Our finding of a sex difference in cognitive test performance among elderly individuals suggests future studies of cognition among older adults should account for sex. Results from the current study appear to have particular relevance to studies of patients with mild cognitive impairment or frank dementia. Accounting for sex in such studies would maximize the precision with which we can detect cognitive decline, as doing so would increase our ability to detect subtler deficits than we would otherwise be able to appreciate.
This study has several strengths. First, this study represents to our knowledge the largest sample of elderly adults with data from a comprehensive cognitive test battery, which allowed for a comparison of various domains. Second, the men and women in this study were matched for overall level of cognitive functioning, allowing for a comparison of domains of cognition within a sample whose overall level of cognitive functioning was equivalent.

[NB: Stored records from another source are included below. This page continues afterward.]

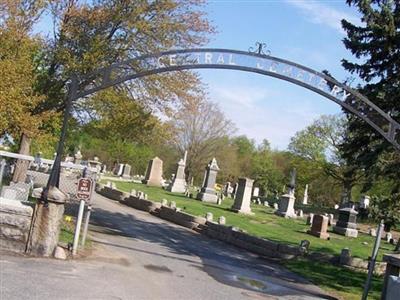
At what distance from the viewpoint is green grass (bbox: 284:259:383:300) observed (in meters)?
14.5

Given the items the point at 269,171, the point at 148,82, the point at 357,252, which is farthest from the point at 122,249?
the point at 269,171

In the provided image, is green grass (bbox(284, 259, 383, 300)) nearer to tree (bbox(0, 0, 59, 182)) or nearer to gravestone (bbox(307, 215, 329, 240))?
gravestone (bbox(307, 215, 329, 240))

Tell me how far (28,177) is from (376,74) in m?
18.4

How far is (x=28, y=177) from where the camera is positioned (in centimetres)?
2820

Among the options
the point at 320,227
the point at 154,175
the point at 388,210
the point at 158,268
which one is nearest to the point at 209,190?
the point at 154,175

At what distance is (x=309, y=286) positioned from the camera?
14898 mm

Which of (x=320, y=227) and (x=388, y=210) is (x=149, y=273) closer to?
(x=388, y=210)

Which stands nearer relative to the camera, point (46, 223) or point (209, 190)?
point (46, 223)

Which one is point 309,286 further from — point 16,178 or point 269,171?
point 269,171

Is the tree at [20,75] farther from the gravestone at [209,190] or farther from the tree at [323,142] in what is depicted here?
the tree at [323,142]

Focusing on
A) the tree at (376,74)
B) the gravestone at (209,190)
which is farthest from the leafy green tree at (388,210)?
the gravestone at (209,190)

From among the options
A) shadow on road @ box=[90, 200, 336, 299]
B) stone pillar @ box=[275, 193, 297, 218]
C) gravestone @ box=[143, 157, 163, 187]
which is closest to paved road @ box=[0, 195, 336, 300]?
shadow on road @ box=[90, 200, 336, 299]

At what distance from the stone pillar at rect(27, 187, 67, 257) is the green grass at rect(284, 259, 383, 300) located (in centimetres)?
714

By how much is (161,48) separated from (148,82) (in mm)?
1368
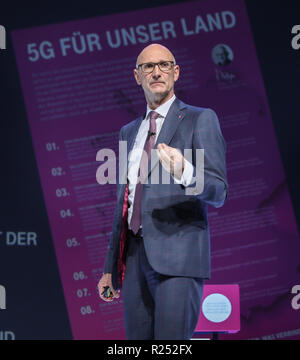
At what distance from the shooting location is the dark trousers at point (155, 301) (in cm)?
187

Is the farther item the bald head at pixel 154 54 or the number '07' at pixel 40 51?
the number '07' at pixel 40 51

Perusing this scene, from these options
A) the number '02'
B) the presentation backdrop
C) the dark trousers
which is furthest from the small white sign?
the number '02'

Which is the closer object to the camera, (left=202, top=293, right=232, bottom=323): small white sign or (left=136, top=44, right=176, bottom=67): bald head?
(left=136, top=44, right=176, bottom=67): bald head

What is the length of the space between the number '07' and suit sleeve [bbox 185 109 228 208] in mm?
2519

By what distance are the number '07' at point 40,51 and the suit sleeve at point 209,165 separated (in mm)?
2519

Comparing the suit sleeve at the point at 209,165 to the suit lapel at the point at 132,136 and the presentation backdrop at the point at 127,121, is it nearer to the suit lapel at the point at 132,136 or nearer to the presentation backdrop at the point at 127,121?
the suit lapel at the point at 132,136

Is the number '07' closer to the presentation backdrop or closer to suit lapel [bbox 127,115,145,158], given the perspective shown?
the presentation backdrop

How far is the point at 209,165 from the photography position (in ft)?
6.37

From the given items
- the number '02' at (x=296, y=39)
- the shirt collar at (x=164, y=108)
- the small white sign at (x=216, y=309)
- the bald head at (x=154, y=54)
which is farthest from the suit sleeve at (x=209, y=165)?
the number '02' at (x=296, y=39)

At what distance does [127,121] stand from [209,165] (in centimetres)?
234

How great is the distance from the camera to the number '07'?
4.24m
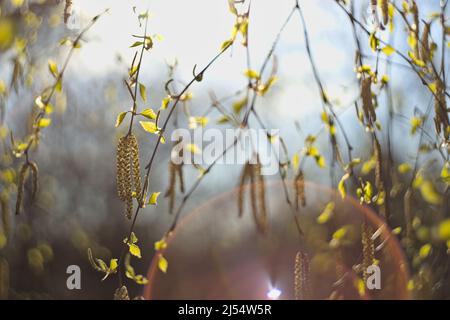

Weaknesses of this study include that it was limited to drivers. This limitation likely restricted the sample to include only those at the higher end of the continuum of cognitive functioning, reducing the representativeness of the sample. However, the fact that our participants may represent the healthier and higher-functioning older individuals may be desirable for our research question, for which we did not wish to have results confounded by sex differences in prevalence of diseases affecting cognition. Nevertheless, we cannot determine whether our results would generalize to individuals who have stopped driving, or to those who have never driven, perhaps for reasons unrelated to health status. Another weakness of this study is that this sample was restricted to one geographic area. Thus, we cannot know whether the cognitive test performance of the participants in this study is representative of those in other geographic locations.